- [Data listing]

++++++

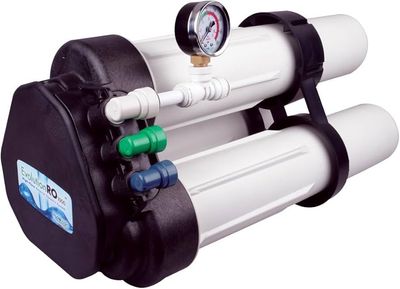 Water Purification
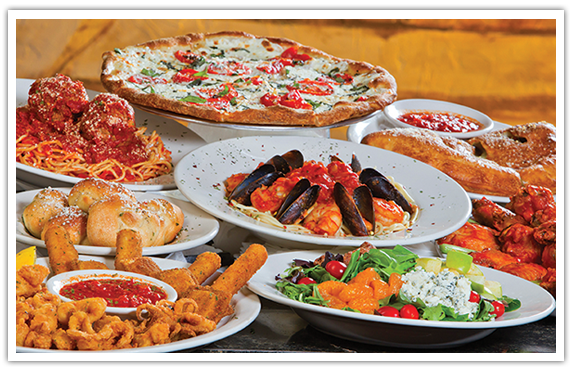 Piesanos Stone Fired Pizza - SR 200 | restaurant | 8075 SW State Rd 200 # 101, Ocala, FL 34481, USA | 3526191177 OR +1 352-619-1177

++++++

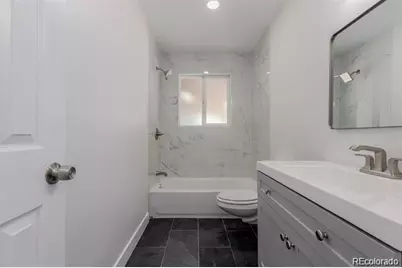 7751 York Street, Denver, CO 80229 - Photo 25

++++++

Print from the line containing "Water Purification" through the line containing "Piesanos Stone Fired" in the data above, exactly as the lines stand, and omit every picture.

- [Solution for this task]
 Water Purification
 Piesanos Stone Fired Pizza - SR 200 | restaurant | 8075 SW State Rd 200 # 101, Ocala, FL 34481, USA | 3526191177 OR +1 352-619-1177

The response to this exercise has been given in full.